Open Government Partnership – Australia

3.1 - Information management and access laws for the 21st century

Objective and description:

Australia will ensure our information access laws, policies and practices are modern and appropriate for the digital information age.

As part of this, we will consider and consult on options to develop a simpler and more coherent framework for managing and accessing government information that better reflects the digital era, including the Freedom of Information Act 1982 (FOI Act), the Archives Act 1983 (Archives Act) and, where relevant, the Privacy Act 1988 (with primary focus on the Archives Act and FOI Act), which is supported by efficient and effective policies and practices.

Status Quo:

In 2010, the Australian Government passed reforms to the FOI Act as part of a broader plan to improve transparency and to encourage public engagement in decision making. The 2010 reforms also included the introduction of the Information Publication Scheme, which requires agencies to provide a broad range of information on their websites, and amendments to the Archives Act to reduce the open access period for Commonwealth records from 30 to 20 years over a 10 year period.

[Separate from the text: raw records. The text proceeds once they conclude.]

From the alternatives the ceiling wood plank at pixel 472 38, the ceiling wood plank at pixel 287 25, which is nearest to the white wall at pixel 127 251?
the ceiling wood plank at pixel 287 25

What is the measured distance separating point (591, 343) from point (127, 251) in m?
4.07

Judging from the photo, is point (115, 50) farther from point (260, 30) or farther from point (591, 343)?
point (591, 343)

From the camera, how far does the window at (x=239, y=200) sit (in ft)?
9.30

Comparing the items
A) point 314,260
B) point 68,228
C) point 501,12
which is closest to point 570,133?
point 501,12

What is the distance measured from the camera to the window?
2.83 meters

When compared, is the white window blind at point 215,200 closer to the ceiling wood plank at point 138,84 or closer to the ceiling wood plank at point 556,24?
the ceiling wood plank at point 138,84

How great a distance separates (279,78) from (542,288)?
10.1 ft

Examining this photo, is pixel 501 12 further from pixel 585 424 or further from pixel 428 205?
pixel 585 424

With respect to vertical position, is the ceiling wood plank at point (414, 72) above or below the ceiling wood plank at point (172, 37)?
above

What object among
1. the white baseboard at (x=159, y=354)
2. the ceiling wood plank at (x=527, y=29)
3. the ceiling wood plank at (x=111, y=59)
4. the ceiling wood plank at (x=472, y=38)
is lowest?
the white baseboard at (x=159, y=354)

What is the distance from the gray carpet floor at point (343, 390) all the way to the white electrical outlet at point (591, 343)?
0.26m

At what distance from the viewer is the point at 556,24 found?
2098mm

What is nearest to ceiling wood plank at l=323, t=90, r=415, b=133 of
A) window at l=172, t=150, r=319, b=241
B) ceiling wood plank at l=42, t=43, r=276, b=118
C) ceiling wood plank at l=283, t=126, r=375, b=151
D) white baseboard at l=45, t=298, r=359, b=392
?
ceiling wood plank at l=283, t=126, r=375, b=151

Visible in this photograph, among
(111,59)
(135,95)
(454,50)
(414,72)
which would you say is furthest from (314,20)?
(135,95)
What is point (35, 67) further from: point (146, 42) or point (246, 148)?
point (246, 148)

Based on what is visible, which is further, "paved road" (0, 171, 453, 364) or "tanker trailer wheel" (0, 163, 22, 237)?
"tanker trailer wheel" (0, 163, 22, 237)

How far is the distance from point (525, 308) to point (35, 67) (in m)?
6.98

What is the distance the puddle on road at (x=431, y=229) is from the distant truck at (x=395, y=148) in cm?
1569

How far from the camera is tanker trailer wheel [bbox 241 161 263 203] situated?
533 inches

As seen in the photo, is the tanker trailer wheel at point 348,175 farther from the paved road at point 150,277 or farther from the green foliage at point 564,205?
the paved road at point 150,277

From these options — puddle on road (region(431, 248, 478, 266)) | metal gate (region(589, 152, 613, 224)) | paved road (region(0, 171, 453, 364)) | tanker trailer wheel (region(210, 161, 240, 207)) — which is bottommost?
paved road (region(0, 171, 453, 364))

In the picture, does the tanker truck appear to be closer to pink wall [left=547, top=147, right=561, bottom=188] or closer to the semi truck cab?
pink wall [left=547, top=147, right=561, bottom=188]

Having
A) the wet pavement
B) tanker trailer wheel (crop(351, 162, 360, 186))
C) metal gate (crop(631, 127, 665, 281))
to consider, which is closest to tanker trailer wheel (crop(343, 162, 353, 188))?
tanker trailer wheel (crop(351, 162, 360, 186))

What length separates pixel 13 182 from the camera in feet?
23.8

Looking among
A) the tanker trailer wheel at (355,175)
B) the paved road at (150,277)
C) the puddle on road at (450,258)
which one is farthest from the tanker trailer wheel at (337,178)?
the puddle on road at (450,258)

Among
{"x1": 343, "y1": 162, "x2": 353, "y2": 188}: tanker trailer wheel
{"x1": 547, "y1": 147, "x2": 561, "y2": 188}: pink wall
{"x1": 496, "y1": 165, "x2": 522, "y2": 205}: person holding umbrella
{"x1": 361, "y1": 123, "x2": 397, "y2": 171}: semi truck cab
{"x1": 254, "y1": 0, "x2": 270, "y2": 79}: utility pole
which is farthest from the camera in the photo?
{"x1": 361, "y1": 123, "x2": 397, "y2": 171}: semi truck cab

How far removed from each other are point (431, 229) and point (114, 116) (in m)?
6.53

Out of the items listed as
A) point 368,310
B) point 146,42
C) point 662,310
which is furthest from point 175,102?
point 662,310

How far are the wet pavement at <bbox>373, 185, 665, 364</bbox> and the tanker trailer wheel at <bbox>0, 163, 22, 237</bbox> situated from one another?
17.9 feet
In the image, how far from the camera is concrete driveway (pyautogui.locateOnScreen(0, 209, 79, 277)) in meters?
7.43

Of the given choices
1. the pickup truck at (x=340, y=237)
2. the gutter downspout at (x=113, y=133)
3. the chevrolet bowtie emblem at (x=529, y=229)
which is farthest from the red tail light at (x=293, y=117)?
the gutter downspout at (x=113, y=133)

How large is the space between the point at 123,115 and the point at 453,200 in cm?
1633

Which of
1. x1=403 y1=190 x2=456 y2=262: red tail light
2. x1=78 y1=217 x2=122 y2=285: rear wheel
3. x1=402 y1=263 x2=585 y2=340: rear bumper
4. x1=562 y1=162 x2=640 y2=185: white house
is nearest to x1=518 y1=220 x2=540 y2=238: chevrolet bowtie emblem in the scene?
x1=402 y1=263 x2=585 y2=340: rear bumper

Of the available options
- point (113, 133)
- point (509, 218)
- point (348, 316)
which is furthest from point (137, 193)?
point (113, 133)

There have since been a number of reviews recommending changes to the FOI Act, including Dr Allan Hawke’s Review of Freedom of Information Laws and the Belcher Red Tape Review. Among other things, the Belcher Red Tape Review recommended the Attorney-General’s Department “begin work with relevant entities to scope and develop a simpler and more coherent legislative framework for managing and accessing government information during its life-cycle in a digital environment through staged reforms, commencing with legislation regulating archives.”

The core frameworks of Australia’s information access laws (in particular the FOI Act and the Archives Act) have not been substantially altered since enacted in the early 1980s, when government operated in a paper-based environment. It is therefore appropriate to consider how access to government information is best managed into the future within the context of digital government.

The implementation of Australia’s information access laws is overseen by the National Archives of Australia and the independent Office of the Australian Information Commissioner (OAIC). The Government is committed to ensuring the adequate resourcing of the OAIC to discharge its statutory functions, and provided funding for this purpose over the next four years in the 2016-17 Budget.

Ambition:

To develop a simpler and more coherent legislative framework for managing and accessing government information within the context of digital government, supported by efficient and effective policies and practices.

Relevance:

This commitment will advance the OGP values of access to information and public accountability by:

  • ensuring government information access laws are modern and capable of meeting the demands of the digital age;

  • increasing awareness of public access rights to government information; and

  • improving efficiency of processing access to information requests.

OGP Grand Challenge: 

  • Increasing Public Integrity

  • Improving Public Services

Timeframes:

January 2017 – July 2019

Lead agency:

Attorney-General’s Department (informationframeworks@ag.gov.au)

Other actors involved: 

  • Government - The National Archives of Australia, the Office of the Australian Information Commissioner and the Department of the Prime Minister and Cabinet

  • Non-government - Non-government organisations (including Australian Open Government Partnership Network, Accountability Round Table, and Australian Privacy Foundation), peak bodies (including Law Council of Australia, Australian Press Council, Media Entertainment and Arts Alliance), ,archivists, academics and researchers, journalists, and state/territory information commissioners

Milestones:

  • AGD undertake work with a range of stakeholders (government and non-government) to better understand how current information frameworks operate in practice and identify issues.

    • January 2017 - March 2017

  • AGD develop, in consultation with stakeholders, a range of options for reform to information access laws, policies and practices, including consideration of oversight mechanisms.

    • March 2017 - June 2017

  • AGD conduct broad public consultation on options for reform to information frameworks.

    • July 2017 - August 2017

  • Recommendation to Government, informed by consultation outcomes, on preferred reforms to deliver a coherent and simpler framework for information management and access, supported by effective and efficient policies and practices, that is appropriate for the digital information age.

    • September 2017 - December 2017

  • Implementation of Government decision on reforms to information access laws, policies and practices.